-- EXTRACT follows --

Ellet continues: “Her first modeling was a bas-relief portrait of her father; it was followed by a bust of her brother, the late Chief Justice of Washington territory” (Edward Lander). 8


The Neoclassical World
Neoclassicism, an international aesthetic style, developed in the early years of the 19th century. The emphasis in sculpture was on the idealized human body, like the art of ancient Greece. Recent excavations of classical sculpture at Herculaneum and Pompeii whetted the public’s appetite for ancient art. That the excavated sculpture mostly lost its original bright painting and inlay escaped the notice of many; the imitative fashion arose of sculpture in pure white marble and became ubiquitous.
Following on the heels of Italian sculptor Antonio Canova, whose idealized, yet realistic sculptures of the human body were carved in local white marble, American sculptors traveled to Rome to study and to set up studios of their own. Horatio Greenough was the first American sculptor to set up shop near Rome in 1825, and many others soon followed. Tourists from Europe and America were ready buyers for their art, and supported a thriving artists’ colony.

-- EXTRACT concluded --
-- RECORDS SUPPLIED follows --

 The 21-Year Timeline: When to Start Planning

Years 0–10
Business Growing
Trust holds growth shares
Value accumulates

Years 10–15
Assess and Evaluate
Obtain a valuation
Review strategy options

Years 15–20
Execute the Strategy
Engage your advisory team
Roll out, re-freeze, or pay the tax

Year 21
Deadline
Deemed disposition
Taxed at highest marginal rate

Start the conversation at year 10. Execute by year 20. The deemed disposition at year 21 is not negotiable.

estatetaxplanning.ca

-- RECORDS SUPPLIED concluded --
-- RECORDS SUPPLIED follows --

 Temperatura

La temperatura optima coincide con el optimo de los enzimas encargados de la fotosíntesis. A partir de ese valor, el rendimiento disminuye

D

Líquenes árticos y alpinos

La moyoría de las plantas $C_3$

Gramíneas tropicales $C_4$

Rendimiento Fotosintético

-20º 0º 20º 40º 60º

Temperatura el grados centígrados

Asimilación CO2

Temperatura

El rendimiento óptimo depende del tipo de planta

-- RECORDS SUPPLIED concluded --

:: TASK OBJECTIVE ::
Duplicate the passage on Neoclassical sculpture word for word, from "Following on the" up to and including "thriving artists’ colony.".

:: REPLY ::
Following on the heels of Italian sculptor Antonio Canova, whose idealized, yet realistic sculptures of the human body were carved in local white marble, American sculptors traveled to Rome to study and to set up studios of their own. Horatio Greenough was the first American sculptor to set up shop near Rome in 1825, and many others soon followed. Tourists from Europe and America were ready buyers for their art, and supported a thriving artists’ colony.